With Alpha D3, the more rapid onset of response allows better titration of dose and, if hypercalcaemia does occur, it can be reversed within days of stopping treatment.

Pharmacokinetic Properties

5.2        Pharmacokinetic properties

Alfacalcidol undergoes rapid hepatic conversion to 1,25-dihydroxy-vitamin D3, the Vitamin D3 metabolite which acts as a regulator of calcium and phosphate metabolism.
In patients with renal failure, 1-5 μg/day of 1α-hydroxyvitamin D (1α-OHD3) increased intestinal calcium and phosphorus absorption in a dose-related manner. This effect was observed within 3 days of starting the drug and conversely, it was reversed within 3 days of its discontinuation.

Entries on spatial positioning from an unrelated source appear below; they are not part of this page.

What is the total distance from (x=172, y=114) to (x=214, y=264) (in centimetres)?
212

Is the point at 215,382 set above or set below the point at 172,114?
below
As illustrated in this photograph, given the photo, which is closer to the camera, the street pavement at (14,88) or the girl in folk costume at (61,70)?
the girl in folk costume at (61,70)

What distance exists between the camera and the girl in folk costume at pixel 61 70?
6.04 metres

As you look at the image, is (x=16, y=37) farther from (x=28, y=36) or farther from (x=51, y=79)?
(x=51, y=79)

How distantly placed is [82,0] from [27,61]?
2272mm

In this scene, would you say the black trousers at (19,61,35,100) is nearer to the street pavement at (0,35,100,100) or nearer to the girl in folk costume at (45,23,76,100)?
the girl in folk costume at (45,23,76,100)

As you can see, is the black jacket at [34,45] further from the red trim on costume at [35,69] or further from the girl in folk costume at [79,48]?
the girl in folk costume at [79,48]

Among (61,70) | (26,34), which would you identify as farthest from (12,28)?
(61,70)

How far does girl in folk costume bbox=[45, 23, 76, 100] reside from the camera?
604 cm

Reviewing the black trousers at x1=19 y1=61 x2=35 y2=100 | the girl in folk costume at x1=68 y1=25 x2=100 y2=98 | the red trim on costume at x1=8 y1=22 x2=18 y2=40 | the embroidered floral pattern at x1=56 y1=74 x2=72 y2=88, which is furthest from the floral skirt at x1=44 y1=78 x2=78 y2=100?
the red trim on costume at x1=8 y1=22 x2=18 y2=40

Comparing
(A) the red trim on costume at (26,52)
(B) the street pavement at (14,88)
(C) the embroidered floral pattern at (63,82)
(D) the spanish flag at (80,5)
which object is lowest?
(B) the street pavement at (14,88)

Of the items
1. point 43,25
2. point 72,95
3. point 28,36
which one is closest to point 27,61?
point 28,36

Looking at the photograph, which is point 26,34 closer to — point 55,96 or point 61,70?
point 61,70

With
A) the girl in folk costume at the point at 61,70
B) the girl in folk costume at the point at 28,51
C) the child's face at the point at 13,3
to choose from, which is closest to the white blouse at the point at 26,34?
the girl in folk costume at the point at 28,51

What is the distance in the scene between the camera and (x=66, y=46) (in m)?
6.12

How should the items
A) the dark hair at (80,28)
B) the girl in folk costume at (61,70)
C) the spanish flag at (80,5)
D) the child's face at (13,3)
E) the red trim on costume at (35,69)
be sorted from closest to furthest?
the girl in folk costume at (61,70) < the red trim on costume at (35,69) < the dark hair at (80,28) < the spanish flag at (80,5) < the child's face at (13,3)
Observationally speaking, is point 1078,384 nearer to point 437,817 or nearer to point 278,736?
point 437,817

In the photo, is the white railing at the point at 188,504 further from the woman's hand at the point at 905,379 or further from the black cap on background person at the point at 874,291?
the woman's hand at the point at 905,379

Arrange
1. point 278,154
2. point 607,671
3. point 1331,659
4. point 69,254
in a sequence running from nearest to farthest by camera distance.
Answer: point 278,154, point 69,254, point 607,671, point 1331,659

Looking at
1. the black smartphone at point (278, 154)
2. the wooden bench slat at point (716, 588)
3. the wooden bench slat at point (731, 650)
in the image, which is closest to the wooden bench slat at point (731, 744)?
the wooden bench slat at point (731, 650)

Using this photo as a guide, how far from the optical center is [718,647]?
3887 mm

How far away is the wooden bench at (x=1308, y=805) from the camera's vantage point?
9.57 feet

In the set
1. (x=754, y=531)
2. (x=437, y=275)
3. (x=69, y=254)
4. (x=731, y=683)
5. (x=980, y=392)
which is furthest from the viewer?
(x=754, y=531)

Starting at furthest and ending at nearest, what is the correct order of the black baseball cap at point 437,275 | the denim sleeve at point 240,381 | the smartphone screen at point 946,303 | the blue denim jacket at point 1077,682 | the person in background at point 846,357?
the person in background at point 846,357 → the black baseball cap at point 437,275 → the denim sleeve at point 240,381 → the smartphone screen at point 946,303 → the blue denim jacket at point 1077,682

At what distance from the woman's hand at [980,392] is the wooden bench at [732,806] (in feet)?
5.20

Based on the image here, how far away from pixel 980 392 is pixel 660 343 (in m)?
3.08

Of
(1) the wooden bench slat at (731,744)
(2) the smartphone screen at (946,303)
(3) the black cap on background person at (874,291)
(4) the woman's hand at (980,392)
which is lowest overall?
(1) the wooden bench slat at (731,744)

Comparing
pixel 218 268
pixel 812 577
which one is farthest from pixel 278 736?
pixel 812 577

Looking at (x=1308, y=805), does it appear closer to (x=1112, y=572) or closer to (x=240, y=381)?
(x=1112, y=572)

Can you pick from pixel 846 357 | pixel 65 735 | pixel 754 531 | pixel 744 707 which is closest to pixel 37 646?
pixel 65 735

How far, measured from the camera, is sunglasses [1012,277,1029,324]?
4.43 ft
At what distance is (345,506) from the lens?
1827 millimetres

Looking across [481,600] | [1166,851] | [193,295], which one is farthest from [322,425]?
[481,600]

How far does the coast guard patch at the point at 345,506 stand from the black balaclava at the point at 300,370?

In patients with nutritional osteomalacia, increases in calcium absorption were noted within 6 hours of giving 1 μg 1α-OHD3 orally and usually peaked at 24 hours. 1α-OHD3 also produced increases in plasma inorganic phosphorus due to increased intestinal absorption and renal tubular re-absorption. This latter effect is a result of PTH suppression by 1α-OHD3. The effect of the drug on calcium was about double its effect on phosphorus absorption.

Patients with chronic renal failure have shown increased serum calcium levels within 5 days of receiving 1α-OHD3 in a dose of 0.5 -1.0 μg/day. As serum calcium rose, PTH levels and alkaline phosphatase decreased toward normal.